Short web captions
_ _ _ _ _

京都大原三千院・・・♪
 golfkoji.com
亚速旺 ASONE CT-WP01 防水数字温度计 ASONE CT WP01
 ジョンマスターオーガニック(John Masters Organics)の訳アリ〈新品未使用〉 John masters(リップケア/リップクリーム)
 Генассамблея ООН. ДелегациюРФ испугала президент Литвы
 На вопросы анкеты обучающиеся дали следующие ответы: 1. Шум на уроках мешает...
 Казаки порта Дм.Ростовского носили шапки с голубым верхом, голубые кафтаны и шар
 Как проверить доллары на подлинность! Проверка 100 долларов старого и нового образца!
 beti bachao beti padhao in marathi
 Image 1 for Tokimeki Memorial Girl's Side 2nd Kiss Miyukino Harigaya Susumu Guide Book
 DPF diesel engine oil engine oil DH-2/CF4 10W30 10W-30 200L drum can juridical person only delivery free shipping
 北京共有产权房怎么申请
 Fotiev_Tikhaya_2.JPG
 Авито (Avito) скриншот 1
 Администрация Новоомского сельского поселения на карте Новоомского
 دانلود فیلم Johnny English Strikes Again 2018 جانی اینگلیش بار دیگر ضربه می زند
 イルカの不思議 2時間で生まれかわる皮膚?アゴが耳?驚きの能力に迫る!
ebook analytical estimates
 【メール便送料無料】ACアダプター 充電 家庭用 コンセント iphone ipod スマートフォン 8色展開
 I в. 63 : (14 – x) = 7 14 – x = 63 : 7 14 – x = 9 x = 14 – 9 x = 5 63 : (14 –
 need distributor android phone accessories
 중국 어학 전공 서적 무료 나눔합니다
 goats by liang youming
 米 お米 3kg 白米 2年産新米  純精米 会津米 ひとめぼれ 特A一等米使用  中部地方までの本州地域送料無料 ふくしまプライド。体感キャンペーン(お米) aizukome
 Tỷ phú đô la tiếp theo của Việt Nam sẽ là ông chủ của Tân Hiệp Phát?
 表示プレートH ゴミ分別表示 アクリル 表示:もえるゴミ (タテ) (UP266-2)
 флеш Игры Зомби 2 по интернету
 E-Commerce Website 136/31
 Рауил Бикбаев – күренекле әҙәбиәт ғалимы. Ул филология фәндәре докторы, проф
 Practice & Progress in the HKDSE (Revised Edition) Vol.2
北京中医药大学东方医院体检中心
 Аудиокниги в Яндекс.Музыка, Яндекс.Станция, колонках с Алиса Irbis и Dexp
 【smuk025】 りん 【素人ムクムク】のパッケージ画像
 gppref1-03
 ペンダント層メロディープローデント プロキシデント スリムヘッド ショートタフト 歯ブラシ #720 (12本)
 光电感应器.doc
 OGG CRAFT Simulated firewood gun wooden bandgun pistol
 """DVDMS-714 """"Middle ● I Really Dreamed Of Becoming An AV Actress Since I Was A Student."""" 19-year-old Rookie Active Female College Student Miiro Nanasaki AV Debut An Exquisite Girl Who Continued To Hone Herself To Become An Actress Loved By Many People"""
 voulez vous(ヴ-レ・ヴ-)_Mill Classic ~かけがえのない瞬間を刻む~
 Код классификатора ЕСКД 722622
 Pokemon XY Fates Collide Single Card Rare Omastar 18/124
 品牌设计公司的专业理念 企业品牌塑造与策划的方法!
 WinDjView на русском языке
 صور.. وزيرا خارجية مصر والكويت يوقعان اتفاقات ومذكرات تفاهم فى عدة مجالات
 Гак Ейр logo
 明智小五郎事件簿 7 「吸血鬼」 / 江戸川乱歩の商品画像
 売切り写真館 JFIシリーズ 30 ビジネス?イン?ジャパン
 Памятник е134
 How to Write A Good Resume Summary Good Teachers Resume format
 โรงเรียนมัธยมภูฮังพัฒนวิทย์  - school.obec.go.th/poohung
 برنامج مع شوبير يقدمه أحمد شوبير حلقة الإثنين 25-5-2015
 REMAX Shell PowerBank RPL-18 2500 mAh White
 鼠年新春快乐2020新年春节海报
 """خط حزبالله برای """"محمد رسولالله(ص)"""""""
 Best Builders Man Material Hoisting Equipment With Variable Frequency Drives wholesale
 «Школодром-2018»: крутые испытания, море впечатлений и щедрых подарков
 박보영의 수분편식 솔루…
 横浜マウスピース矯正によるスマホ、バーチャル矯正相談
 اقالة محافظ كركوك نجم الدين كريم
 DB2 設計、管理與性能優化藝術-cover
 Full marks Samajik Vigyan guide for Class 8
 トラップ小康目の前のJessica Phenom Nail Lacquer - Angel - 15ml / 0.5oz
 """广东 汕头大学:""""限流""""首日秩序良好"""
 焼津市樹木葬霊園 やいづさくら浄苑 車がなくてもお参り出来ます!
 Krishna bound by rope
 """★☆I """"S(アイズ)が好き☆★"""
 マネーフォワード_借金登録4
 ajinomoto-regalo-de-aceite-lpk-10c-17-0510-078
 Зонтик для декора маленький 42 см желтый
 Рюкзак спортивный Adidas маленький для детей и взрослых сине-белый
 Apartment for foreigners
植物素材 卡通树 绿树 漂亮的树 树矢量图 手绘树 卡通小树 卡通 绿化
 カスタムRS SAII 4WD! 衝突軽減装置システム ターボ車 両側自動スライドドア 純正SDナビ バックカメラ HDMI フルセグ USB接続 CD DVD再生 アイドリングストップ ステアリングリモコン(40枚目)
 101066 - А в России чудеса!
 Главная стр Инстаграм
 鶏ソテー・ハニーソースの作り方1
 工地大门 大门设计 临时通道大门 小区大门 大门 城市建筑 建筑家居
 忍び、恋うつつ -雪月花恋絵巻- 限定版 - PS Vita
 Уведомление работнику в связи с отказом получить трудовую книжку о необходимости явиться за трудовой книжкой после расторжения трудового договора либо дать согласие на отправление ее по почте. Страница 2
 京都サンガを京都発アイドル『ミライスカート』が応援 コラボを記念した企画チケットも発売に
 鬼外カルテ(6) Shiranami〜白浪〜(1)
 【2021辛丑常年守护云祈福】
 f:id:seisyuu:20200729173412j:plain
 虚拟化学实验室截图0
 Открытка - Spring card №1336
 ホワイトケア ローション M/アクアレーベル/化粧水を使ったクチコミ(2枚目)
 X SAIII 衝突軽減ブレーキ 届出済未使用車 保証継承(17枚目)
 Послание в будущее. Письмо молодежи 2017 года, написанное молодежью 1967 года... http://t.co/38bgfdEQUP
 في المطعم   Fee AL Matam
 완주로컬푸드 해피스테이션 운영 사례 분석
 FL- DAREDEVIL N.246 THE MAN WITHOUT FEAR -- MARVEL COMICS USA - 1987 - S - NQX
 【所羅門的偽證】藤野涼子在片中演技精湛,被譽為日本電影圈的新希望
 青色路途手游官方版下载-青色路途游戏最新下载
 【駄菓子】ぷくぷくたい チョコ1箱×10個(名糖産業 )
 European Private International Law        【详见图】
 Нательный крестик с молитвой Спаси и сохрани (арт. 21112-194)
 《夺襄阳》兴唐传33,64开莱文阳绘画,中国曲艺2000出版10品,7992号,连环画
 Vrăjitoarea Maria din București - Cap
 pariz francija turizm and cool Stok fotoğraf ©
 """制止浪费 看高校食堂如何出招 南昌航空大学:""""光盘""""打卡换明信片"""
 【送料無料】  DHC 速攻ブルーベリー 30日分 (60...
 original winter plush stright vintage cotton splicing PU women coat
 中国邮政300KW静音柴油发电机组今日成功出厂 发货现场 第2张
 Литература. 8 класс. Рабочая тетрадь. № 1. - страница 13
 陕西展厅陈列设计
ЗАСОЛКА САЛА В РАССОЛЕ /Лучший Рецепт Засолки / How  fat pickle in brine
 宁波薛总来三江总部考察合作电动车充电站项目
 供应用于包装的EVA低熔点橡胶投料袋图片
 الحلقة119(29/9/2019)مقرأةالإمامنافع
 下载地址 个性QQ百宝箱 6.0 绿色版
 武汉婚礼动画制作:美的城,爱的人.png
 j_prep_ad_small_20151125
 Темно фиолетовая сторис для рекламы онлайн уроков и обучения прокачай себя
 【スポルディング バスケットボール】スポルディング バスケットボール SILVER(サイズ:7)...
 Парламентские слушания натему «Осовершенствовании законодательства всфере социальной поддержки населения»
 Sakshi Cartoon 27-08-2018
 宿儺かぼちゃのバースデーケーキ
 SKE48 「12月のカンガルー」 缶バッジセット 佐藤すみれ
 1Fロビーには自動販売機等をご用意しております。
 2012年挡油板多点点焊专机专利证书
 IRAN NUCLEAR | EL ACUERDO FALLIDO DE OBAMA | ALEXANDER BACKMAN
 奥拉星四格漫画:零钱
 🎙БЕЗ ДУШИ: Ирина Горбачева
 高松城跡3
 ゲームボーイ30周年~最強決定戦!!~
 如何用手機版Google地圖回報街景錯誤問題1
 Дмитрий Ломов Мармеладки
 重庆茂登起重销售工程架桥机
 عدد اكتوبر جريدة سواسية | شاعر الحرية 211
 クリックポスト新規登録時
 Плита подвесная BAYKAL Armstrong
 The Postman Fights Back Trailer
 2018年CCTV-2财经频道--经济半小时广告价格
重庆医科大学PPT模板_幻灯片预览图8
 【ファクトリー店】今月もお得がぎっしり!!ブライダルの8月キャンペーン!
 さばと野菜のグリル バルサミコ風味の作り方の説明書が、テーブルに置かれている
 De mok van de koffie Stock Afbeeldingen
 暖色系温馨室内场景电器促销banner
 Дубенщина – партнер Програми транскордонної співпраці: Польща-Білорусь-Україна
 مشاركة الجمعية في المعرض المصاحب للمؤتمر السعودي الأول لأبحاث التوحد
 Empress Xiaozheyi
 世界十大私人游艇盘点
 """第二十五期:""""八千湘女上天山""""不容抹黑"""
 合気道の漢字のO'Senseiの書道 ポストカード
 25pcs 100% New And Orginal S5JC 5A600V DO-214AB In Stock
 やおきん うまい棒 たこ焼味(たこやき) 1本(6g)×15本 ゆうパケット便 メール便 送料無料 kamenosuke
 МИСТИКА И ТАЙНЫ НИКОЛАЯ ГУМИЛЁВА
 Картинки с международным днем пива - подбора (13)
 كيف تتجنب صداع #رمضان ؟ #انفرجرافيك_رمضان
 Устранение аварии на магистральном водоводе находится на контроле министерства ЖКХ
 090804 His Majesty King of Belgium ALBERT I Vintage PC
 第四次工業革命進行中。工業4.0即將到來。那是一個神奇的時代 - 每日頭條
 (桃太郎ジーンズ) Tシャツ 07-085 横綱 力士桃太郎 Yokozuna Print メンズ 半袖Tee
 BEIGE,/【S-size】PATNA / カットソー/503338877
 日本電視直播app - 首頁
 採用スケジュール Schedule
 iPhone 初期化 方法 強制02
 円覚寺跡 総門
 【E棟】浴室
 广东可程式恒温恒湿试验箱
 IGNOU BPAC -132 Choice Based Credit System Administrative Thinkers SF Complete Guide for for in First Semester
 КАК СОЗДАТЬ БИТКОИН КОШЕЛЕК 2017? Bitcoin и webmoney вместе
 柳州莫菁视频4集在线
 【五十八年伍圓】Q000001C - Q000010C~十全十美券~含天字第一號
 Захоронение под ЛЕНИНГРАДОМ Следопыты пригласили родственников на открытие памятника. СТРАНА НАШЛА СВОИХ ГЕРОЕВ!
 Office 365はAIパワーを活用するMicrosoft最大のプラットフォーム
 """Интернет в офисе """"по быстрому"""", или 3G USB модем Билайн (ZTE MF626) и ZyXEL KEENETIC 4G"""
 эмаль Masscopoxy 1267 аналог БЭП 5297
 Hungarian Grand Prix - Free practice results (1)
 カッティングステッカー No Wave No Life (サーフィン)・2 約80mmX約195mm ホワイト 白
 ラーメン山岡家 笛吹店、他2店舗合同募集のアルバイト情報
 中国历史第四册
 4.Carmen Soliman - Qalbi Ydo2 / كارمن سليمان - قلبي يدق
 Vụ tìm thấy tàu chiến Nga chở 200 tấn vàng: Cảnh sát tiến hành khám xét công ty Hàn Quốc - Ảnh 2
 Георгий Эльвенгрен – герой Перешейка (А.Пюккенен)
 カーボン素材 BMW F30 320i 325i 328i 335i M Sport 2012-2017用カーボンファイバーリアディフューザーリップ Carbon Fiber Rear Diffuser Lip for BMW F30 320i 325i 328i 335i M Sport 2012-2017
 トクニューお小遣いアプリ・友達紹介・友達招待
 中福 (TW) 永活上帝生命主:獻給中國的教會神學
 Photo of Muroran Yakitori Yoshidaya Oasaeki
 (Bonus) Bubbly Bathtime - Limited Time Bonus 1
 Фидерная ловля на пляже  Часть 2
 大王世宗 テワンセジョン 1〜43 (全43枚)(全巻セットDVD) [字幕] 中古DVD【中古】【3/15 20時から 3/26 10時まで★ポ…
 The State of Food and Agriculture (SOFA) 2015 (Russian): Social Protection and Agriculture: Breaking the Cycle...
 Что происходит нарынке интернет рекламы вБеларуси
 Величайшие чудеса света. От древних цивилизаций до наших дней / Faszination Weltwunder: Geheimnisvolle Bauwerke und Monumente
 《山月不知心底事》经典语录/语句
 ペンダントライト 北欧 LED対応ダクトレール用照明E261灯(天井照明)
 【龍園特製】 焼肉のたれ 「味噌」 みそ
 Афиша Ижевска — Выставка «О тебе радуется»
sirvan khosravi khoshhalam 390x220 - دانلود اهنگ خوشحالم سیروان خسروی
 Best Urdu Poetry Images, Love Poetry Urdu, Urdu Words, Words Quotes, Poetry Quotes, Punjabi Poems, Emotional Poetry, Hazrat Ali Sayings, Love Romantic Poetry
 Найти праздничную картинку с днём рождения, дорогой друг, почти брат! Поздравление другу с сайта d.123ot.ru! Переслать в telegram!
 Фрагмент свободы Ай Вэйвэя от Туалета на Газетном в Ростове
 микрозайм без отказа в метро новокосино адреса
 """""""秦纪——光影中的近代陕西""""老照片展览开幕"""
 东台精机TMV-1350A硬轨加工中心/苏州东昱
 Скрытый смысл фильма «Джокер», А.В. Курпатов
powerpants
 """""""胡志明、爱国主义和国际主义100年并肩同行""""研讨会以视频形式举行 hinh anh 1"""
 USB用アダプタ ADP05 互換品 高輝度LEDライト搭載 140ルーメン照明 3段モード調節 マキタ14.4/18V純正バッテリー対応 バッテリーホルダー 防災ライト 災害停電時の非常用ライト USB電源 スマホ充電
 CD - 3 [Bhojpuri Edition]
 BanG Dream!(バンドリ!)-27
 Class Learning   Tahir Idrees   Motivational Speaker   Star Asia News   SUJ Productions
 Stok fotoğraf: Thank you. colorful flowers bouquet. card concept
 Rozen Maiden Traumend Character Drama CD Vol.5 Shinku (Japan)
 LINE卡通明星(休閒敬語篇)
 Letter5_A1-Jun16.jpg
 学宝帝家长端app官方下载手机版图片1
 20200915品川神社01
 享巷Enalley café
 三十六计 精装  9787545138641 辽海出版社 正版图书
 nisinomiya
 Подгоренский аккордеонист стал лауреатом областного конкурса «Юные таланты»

_ _ _ _ _

Instructions to follow >>
Search the records above for the string "рекламы". Copy every line that contains it.

Your response >>
 Темно фиолетовая сторис для рекламы онлайн уроков и обучения прокачай себя
 Что происходит нарынке интернет рекламы вБеларуси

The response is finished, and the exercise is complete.